Die Erklärung zur geschönten Geschichte liefern Caccini und Librettist Ottavio Rinuccini gleich im Prolog. Während die verkündet wird, sitzen die Adressaten im engen hohen Zimmer. Maria und Heinrich, zu barocken Karikaturen aufgedonnert. Stumm, später mit den Seitenwänden einfach aus dem Blick gefahren, bis sie im Höllenbild als Proserpina und Plutone in Gestalten riesiger berockter Singstatuen wiederkehren.

Auftraggeber und Handlungsfiguren, diese beiden Ebenen werden von Regisseur Hinrich Horstkotte also überblendet. Und man weiß gar nicht, was man mehr an dieser Aufführung preisen soll. Die uneitle Raffinesse, mit der das alles geschieht. Die spielerische Verbindung von Commedia, Harlekinade, Poesie und Tragik. Das Erspüren der „Temperatur“ von Caccinis Musik, die szenische Umsetzung in Zeitlupenbewegungen, die nie eins zu eins choreographiert sind. Oder den sparsamen Einsatz von Requisiten. Schneefall, Schmetterlinge, die an Stangen geführt werden, Kerzen auf Handtellern, Lichtspiele im Nebel – alles im Grunde nichts Neues, aber doch Zutaten für eine Publikumsverzauberung. Im Laufe der 90 Minuten wird das enge Zimmer, das im Raum zu schweben scheint, immer mehr reduziert, bis nur noch ein Rahmen übrig ist. Orfeo hat darin sein großes Unterweltsolo und später seinen Dankgesang. Große Grashalme wachsen anfangs darum, dann ist alles schwarz, am Ende rahmen Zypressen-Silhouetten den Hochzeitsjubel.

Besonders zu preisen ist aber die Behutsamkeit, mit der Dirigent Rinaldo Alessandrini vorgeht. Ganz so einfach mit der „gedruckten Oper“ ist die Sache nämlich nicht. Erhalten geblieben sind von Caccini nur Sing- und Generalbassstimme. Alessandrini und seine sieben Mitmusikanten vom Concerto Italiano füllen die weißen Stellen auf – mit einem bitterzarten, nie zu fülligen Spiel. Virtuosen der Nuance sind sie, vorsichtige Restauratoren. Musik wird nicht interpretiert, sondern wachgeküsst. Caccini bleibt dabei eigentümlich fern – und doch so unerhört neu. Eine schöne Revolution muss das damals gewesen sein, sanft und beglückend.

Die Besetzung

Dirigent: Rinaldo Alessandrini. Regie und Kostüme: Hinrich Horstkotte. Bühne: Nicolas Bovey. Darsteller: Silvia Frigato (Euridice, Tragedia), Furio Zanasi (Orfeo), Sara Mingardo (Dafne, Proserpina), Monica Piccinini (Venere), Antonio Abete (Plutone) und andere.

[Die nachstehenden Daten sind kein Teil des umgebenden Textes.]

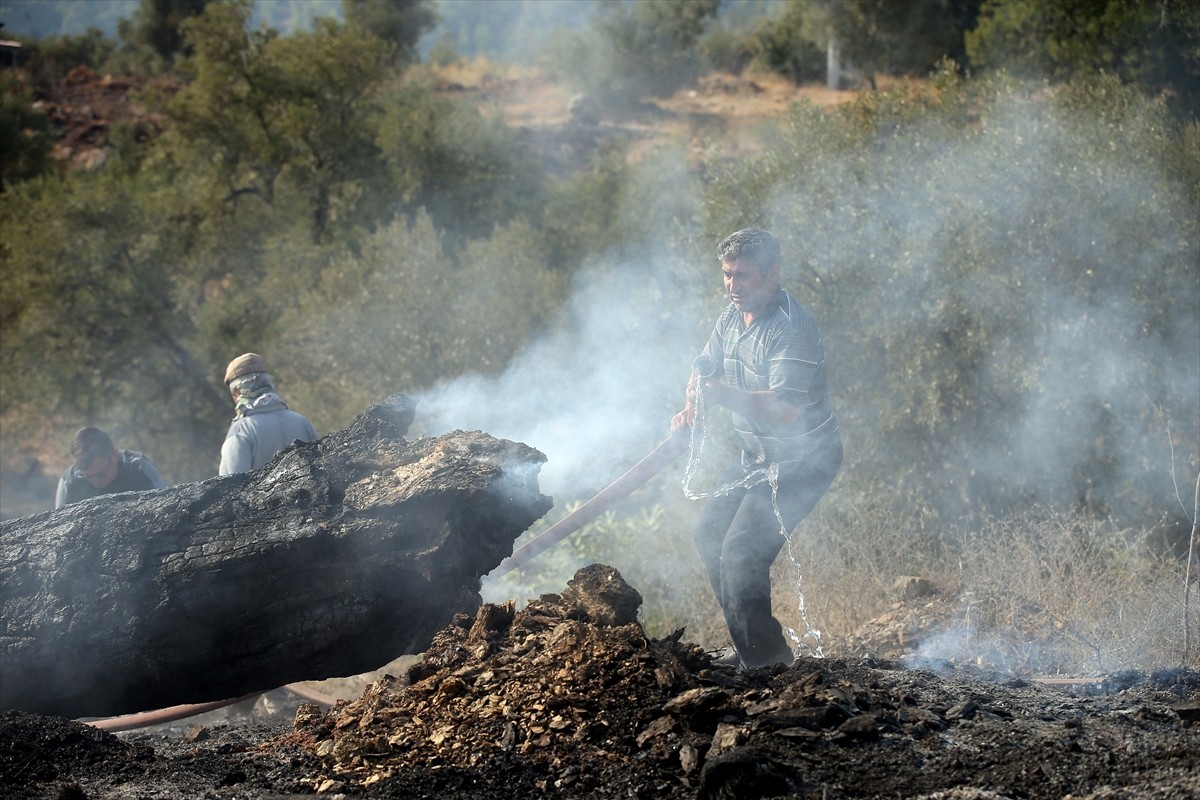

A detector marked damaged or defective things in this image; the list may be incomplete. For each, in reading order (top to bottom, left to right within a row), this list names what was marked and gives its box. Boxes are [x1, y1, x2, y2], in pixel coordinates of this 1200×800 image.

pile of charred debris [4, 563, 1195, 800]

Dazu passt, dass in Innsbruck keine Vokalpotenz ausgestellt wird. Alle diese spielfreudigen Solisten, vor allem die in kleineren Rollen, gestalten immer entlang der Grenze, wo Sprechen und Gesang verschmelzen, wo Verzierung Ausdruck von Emotion, nicht von Eitelkeit ist. Silvia Frigato ist eine quecksilbrig helle Euridice, das reife Zärteln von Furio Zanasi (Orfeo) bildet dazu den Gegensatz. Barockstar Sara Mingardo (Proserpina, Dafne) ist mit ihrem Kassandra-Mezzo ein Ereignis, und Antonio Abete lässt seinen Pluto-Bass genauso schnarren und knarzen wie das begleitende Regal, ein altes Tasteninstrument.

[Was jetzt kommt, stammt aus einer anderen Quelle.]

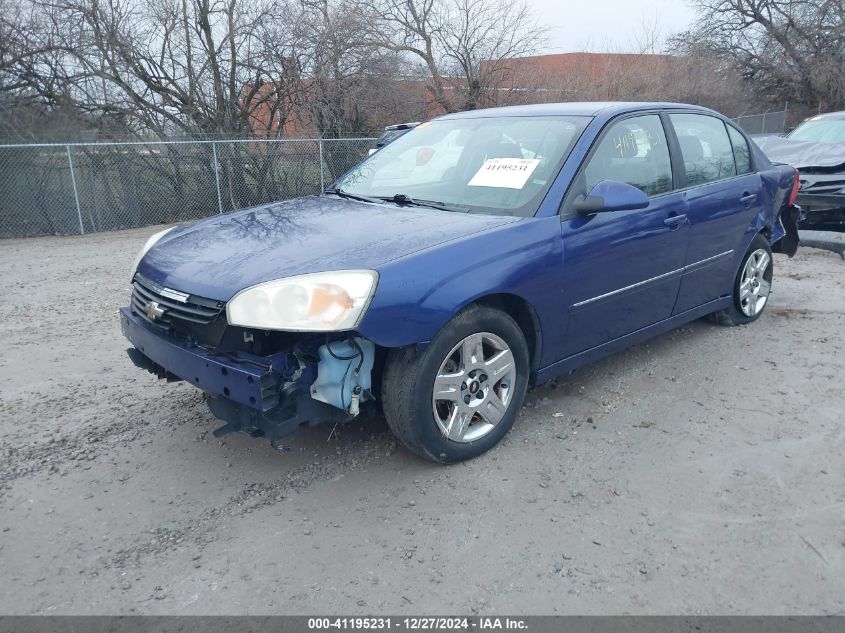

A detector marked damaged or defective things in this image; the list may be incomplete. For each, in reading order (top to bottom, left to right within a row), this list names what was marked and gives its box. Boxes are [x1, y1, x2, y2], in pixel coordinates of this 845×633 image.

damaged front end [121, 272, 376, 444]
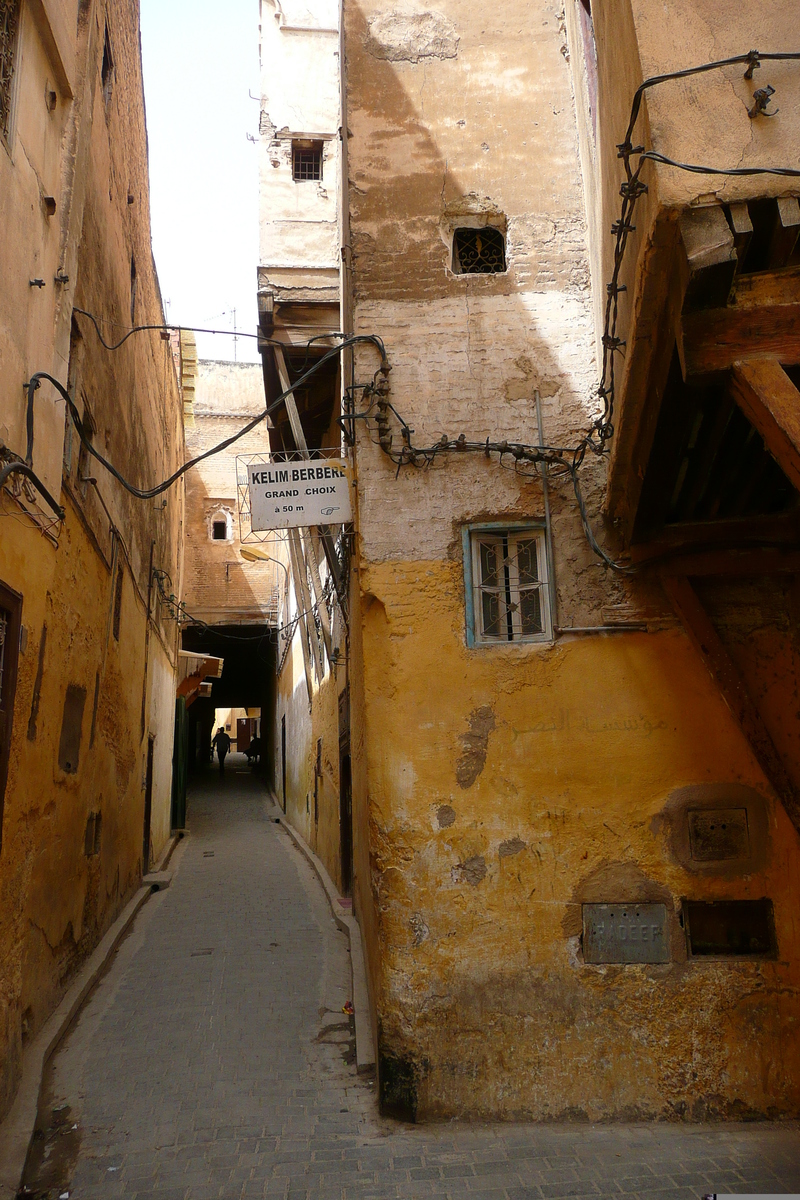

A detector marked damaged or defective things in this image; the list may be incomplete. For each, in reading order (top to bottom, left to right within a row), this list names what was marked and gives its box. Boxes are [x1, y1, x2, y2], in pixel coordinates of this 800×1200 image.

rusty electrical conduit [11, 336, 388, 524]
rusty electrical conduit [354, 47, 800, 572]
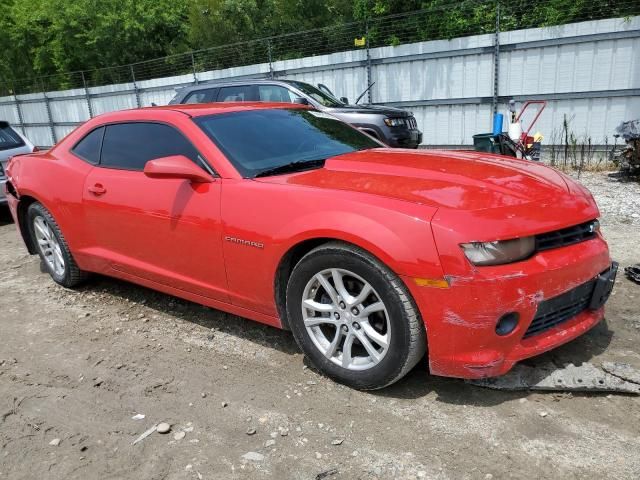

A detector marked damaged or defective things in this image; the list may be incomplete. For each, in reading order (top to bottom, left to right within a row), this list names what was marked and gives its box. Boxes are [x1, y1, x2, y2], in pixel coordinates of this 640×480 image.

damaged front bumper [402, 235, 612, 378]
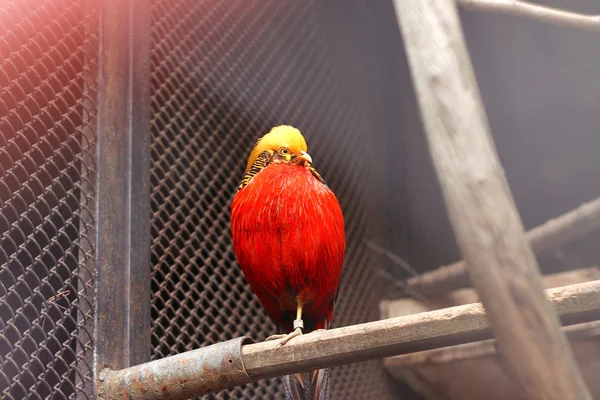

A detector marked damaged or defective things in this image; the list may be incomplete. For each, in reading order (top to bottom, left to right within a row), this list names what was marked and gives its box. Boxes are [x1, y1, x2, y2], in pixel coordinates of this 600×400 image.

rusty metal surface [0, 0, 98, 400]
rusty metal pipe [100, 338, 253, 400]
rusty metal surface [101, 338, 253, 400]
rusty metal surface [150, 0, 400, 400]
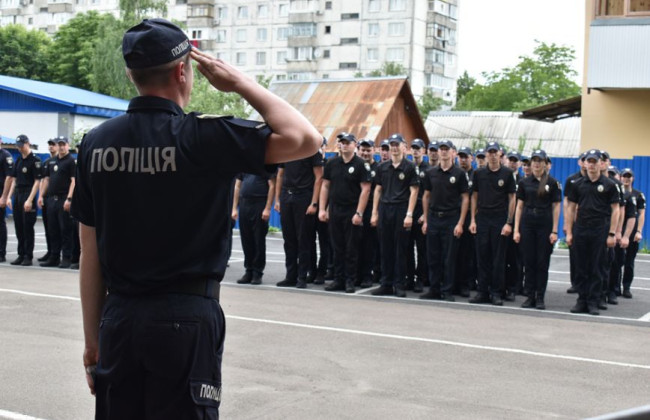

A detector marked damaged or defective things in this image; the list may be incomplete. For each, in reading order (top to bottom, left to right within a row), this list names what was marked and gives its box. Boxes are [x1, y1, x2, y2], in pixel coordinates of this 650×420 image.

rusty metal roof [251, 77, 428, 153]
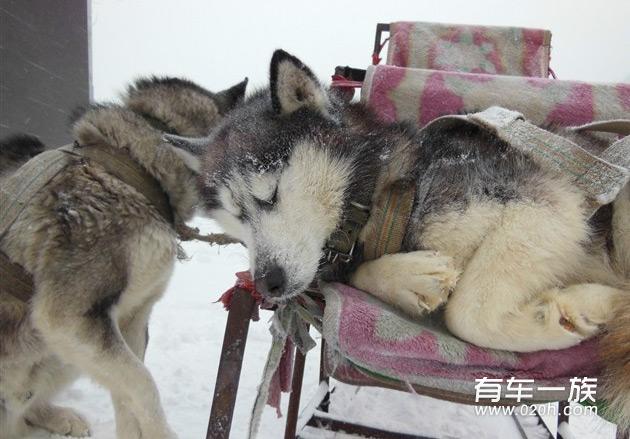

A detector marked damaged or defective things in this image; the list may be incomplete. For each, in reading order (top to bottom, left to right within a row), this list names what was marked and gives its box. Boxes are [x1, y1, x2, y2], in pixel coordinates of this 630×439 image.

rusty metal post [207, 288, 256, 439]
rusty metal post [284, 342, 308, 438]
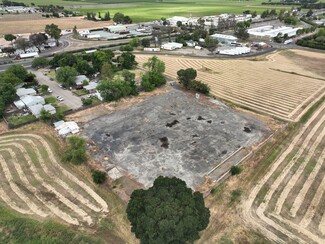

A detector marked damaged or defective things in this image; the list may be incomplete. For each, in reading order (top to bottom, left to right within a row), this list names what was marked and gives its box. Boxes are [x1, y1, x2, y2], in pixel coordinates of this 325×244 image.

cracked concrete pad [83, 89, 268, 189]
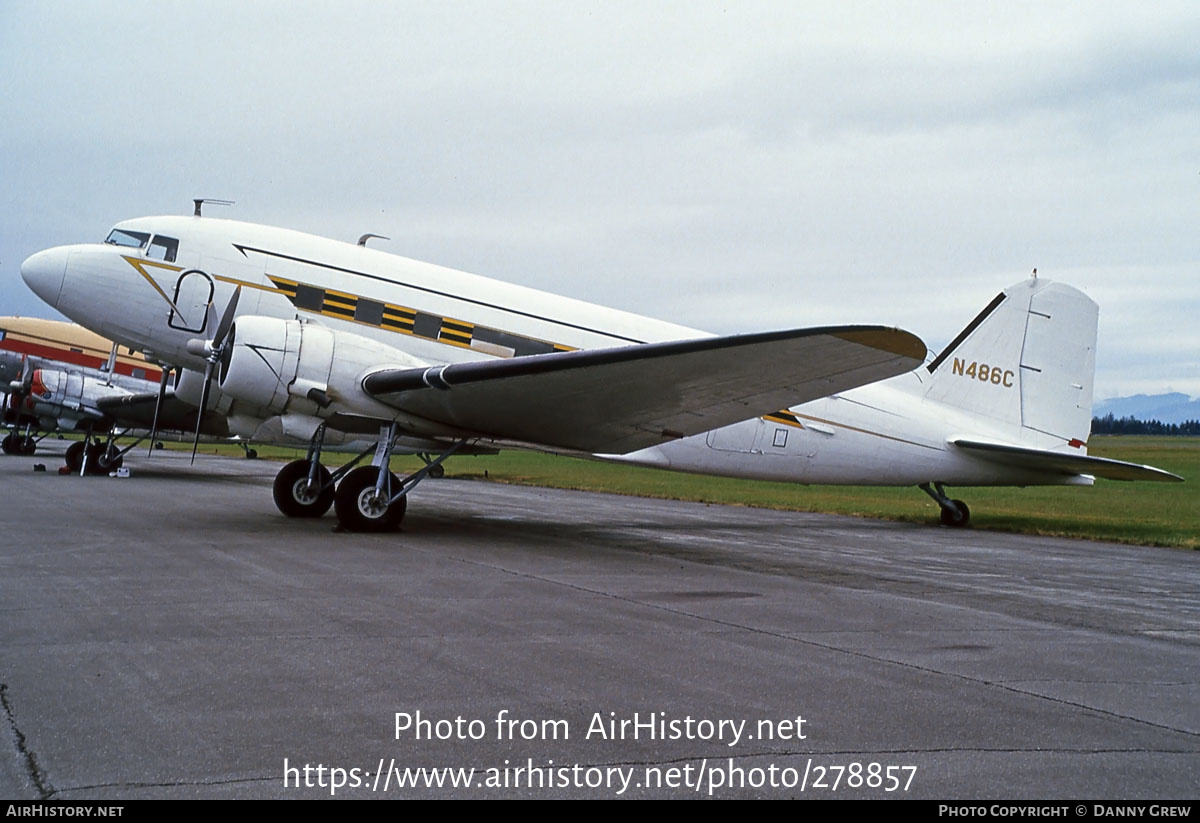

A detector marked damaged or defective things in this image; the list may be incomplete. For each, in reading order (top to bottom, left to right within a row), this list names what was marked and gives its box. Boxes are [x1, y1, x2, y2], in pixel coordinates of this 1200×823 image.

Mögen sich ihre Gesangslinien noch so innig verschlingen: Was man sieht, stützt das kaum. Orfeo und Euridice bleiben in dieser Inszenierung letztlich getrennt. Er als der Künstler in Sängerpose, wirkungsvoll gerahmt, kühl und souverän. Sie als emphatische Frau, die ihre Begeisterung nur mit den Freunden auslebt. Ovid wird also bei Regisseur Horstkotte ein Stück Rechnung getragen – und der Historie auch: Maria bekam auf ihrer Hochzeit den Gatten gar nicht zu Gesicht. Eine hintergründige Pointe das alles.

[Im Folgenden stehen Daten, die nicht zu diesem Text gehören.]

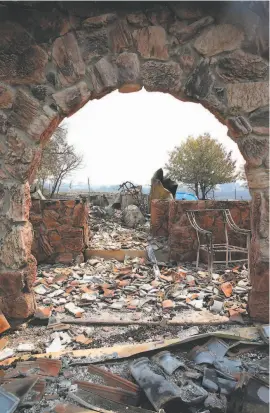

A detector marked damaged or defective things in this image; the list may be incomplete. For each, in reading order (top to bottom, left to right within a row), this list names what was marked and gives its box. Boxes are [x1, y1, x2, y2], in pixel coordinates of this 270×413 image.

fire damage [0, 172, 268, 410]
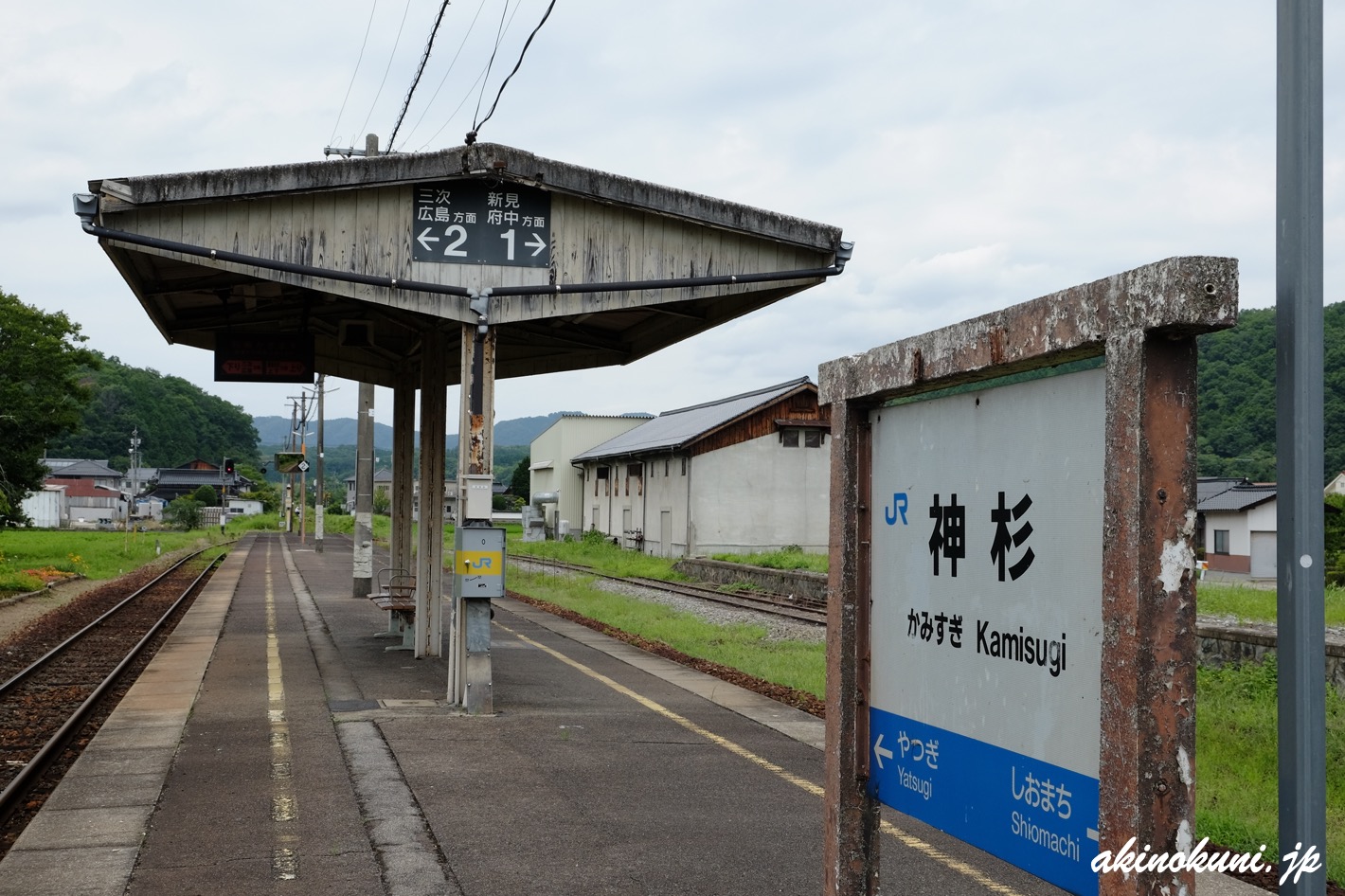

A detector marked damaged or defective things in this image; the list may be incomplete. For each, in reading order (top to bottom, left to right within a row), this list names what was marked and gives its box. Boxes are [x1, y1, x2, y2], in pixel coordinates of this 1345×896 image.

rusty metal frame [818, 256, 1235, 890]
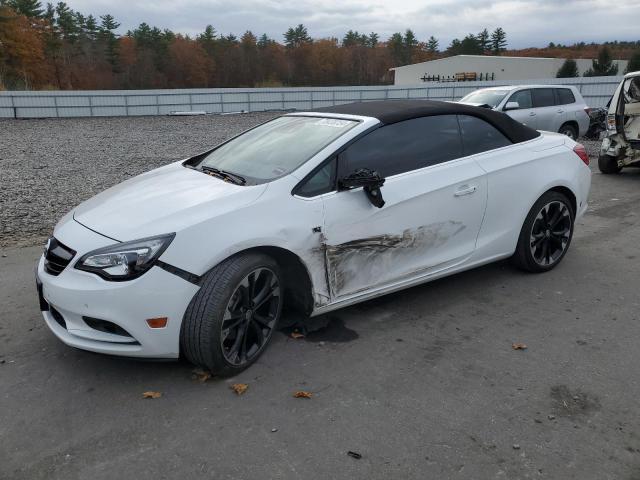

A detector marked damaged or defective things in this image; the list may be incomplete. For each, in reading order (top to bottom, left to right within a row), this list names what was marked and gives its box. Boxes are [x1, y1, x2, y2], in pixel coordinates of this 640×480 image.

damaged vehicle [37, 101, 592, 376]
damaged vehicle [600, 72, 640, 173]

Und eine grobe Fahrlässigkeit. Nur zwei Aufführungen waren in Innsbruck zu sehen. Einen Koproduzenten nennt das Programmheft nicht. Die Verantwortlichen für die europäischen Barocktheater von München über Paris bis Stockholm sind nun gefragt. Sie müssten sich um diese exemplarische Wiedergabe reißen.